Fig. 5. Extending the pathway to biosynthesize palmatine in module IV and berberine in module V.

a Schematic presentation of module IV and module V. b (S)-THP and (S)-canadine titers in strains XJ0839 and XJ0834, respectively. c 36h-heating of fermentation broth led to increased palmatine and berberine titers. Significance was calculated using two-tailed t-test. Data are presented as mean ± standard deviations (n = 3 biologically independent samples). Source data are provided as a Source Data file.

Fig. 6. Optimizing the biosynthesis of BZDAs in yeast.

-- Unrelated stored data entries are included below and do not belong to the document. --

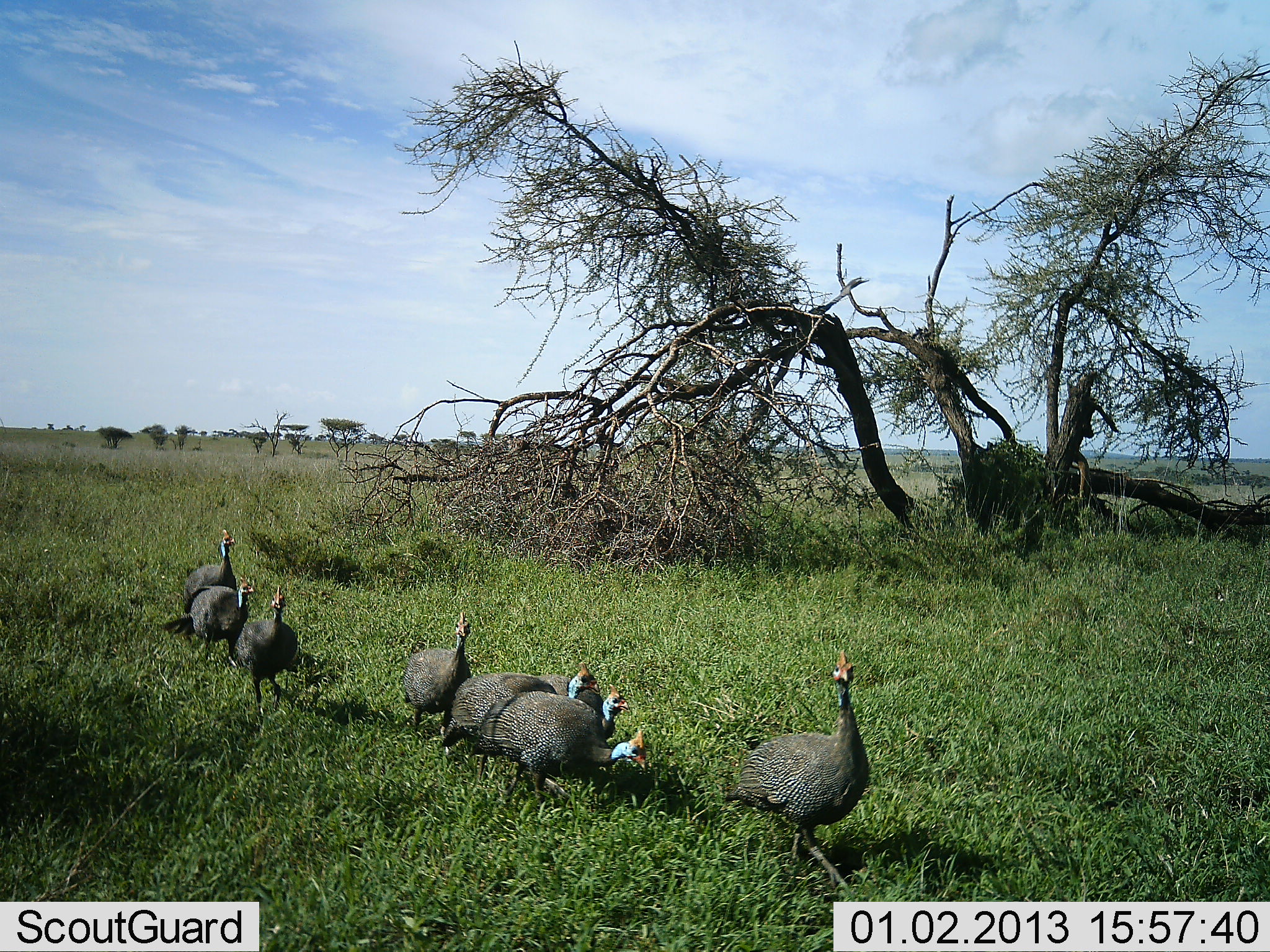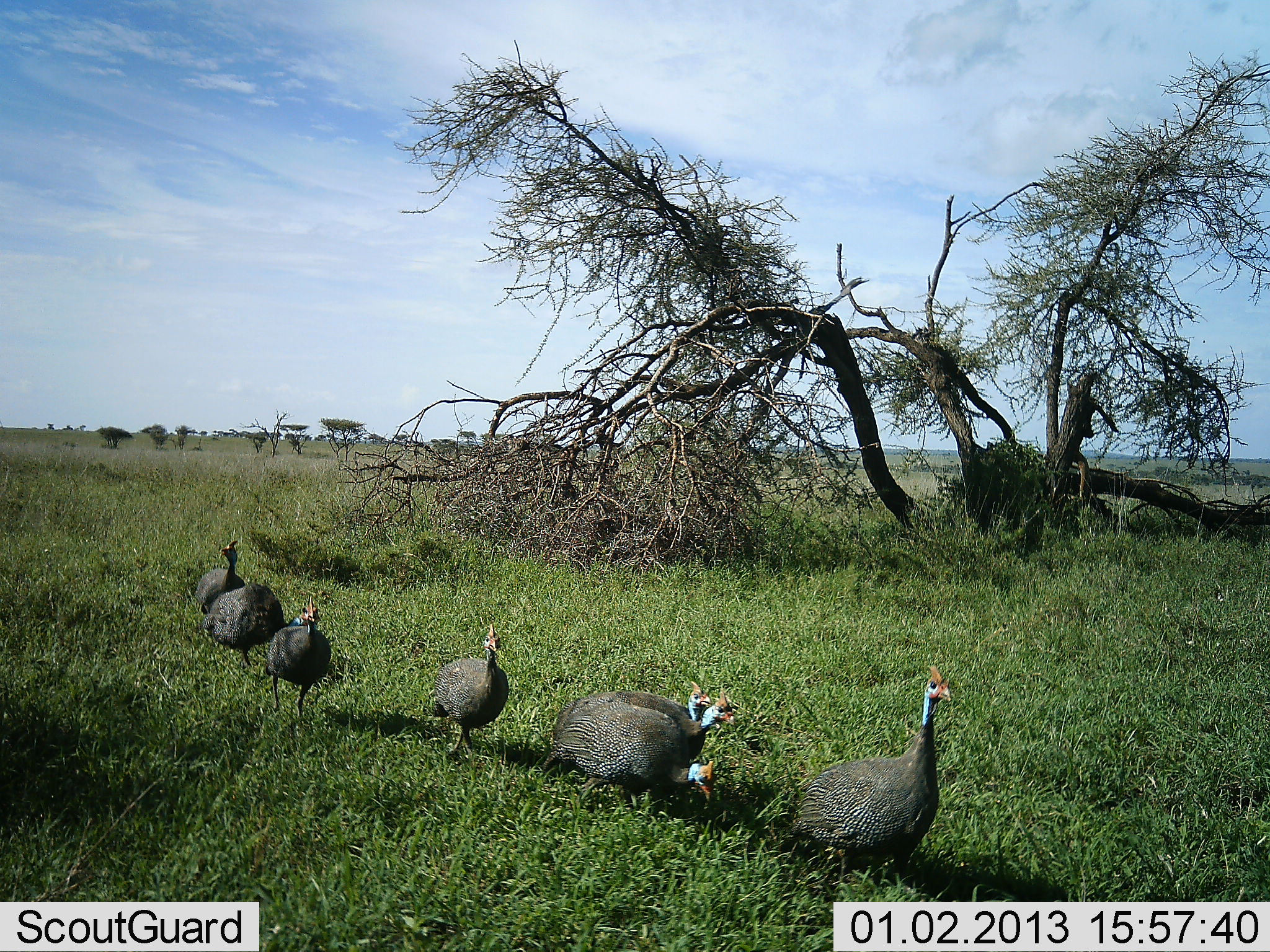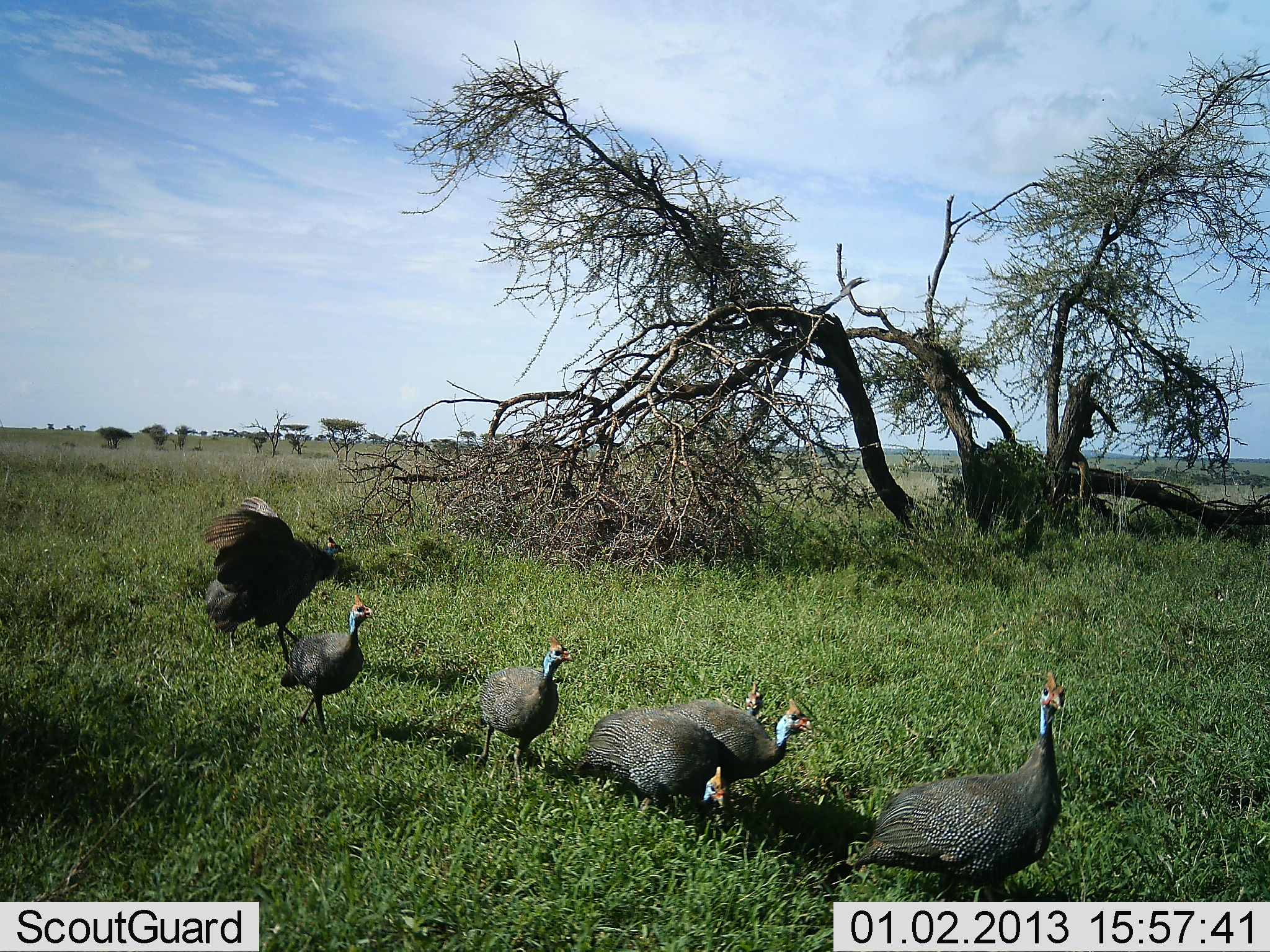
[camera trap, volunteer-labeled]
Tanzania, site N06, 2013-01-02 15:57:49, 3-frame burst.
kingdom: Animalia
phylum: Chordata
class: Aves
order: Galliformes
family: Numididae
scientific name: Numididae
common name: guinea fowl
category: guineafowl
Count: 8.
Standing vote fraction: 6%.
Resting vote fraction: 0%.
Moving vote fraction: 100%.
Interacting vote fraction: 6%.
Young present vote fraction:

a Schematic representation of strategies for chelerythrine (CHE) and sanguinarine (SAN) production. MCH5, plasma-bounded riboflavin transporter; BsRibc, FAD synthase from B. subtilis. Orange circle indicates FAD; purple hexagon indicates ER-targeted CyBBE_ERTS; green and dark green hexagon indicate vacuole-localized McDBOX2 and cytosolically expressed McDBOX2∆29, respectively. b Metabolite titers and final OD₆₀₀ in engineered strains with McDBOX2 expression. c Time course of CHE titer and OD₆₀₀ in engineered strains expressing McDBOX2∆29, McDBOX2 or no DBOX candidate. The solid line represents CHE production; the dashed line represents OD₆₀₀. Purple indicates the strain XJ07411 without the expression of DBOX candidate; light green indicates the strain XJ0747 (XJ07411 + McDBOX2) expressing wild type McDBOX2; dark green indicates the strain XJ07472 (XJ07411 + McDBOX2Δ29) expressing McDBOX2Δ29. d Fluorescence analysis of McDBOX2∆29 and McDBOX2 localization in yeast. Scale bar represents 5 µm. e (S)-RET, CHE titers and OD₆₀₀ in engineered strains XJ07411, XJ0747 (XJ07411 + McDBOX2) and XJ07472 (XJ07411 + McDBOX2Δ29). f Increased CHE production by improving FAD availability and OPI1 deletion-mediated ER expansion. Significance was calculated using two-tailed t-test. Data are presented as mean ± standard deviations (n  =  3 or 4 biologically independent samples). Source data are provided as a Source Data file.